According to a new medical study recently published in Spine, single level total disc replacement (TDR) procedures can be safely completed in an ambulatory surgery center (ASC) with satisfactory clinical and patient-reported outcomes, when compared to single level anterior cervical discectomy and fusion (ACDF) procedures and previous 2 year TDR studies. This is exciting news for the next-generation viscoelastic AxioMed cervical disc replacement device, as awareness of same-day spine surgery procedures is on the rise due to better outcomes and shorter recovery times.

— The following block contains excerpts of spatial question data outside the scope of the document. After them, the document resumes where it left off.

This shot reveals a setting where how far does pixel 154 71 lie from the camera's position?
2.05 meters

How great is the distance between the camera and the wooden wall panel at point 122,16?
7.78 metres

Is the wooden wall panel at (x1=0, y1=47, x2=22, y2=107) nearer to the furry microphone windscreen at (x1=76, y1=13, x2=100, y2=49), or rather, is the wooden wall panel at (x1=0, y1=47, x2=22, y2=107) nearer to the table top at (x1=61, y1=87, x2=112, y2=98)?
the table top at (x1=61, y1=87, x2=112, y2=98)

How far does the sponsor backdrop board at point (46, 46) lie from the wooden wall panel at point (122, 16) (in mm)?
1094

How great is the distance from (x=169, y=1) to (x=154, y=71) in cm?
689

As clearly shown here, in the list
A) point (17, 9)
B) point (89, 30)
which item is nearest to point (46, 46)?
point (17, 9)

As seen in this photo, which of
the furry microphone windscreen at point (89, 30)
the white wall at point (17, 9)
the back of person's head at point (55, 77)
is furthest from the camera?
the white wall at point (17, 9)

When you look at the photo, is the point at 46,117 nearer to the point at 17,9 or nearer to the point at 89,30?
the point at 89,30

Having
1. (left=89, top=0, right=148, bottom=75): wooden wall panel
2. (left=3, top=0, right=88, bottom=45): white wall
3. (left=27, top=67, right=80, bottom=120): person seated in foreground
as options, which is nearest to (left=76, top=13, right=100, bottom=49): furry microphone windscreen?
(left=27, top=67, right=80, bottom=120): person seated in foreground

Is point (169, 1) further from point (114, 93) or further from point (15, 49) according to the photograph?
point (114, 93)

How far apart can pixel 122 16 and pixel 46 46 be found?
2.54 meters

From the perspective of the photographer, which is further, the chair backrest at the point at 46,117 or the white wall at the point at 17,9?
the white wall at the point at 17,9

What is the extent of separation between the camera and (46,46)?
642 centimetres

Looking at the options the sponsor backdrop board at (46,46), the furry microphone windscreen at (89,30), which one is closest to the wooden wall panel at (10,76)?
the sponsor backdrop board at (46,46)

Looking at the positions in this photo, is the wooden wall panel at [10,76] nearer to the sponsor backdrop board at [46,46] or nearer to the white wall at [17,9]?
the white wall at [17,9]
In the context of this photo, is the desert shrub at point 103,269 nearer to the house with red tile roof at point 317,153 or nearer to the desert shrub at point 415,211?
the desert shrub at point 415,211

Two groups were evaluated for the study. Group 1 (TDR) was 55 patients. 60% were male, with the group’s mean age being 42.6+/- 1.4 years and a BMI (mean body mass index) of 24.8+/-1.2 kg/m. Group 2 was the ACDF control group. It also had 55 patients. 57% were male, with the group’s mean age being 53+/-1.0 years and BMI of 27.9+/-0.8 kg/m. There was no statistically significant intergroup difference in two year VAS neck, arm and NDI scores. Dysphagia was the most common postoperative compliant in both groups (6 patients), with no intergroup significance, p = 0.4.
The study evaluated outcomes of total disc replacement (TDR) as an outpatient procedure in the ambulatory surgery center (ASC) by assessing VAS neck, arm, NDI scores, and complication rate. It was determined that TDR has shown statistically significant intragroup improvement in VAS neck, arm pain scores and NDI scores (p < 0.001). In this study, no patients reported serious complications and there was no incidence of hematoma formation or worsening of pain post-op.
This conclusion is important for AxioMed, patients, and surgeons alike. Total disc replacement provides a much needed solution for a subset of patients simliar to those in the study. Bringing TDR technology to outpatient operating rooms is the next logical step for better spine surgery outcomes.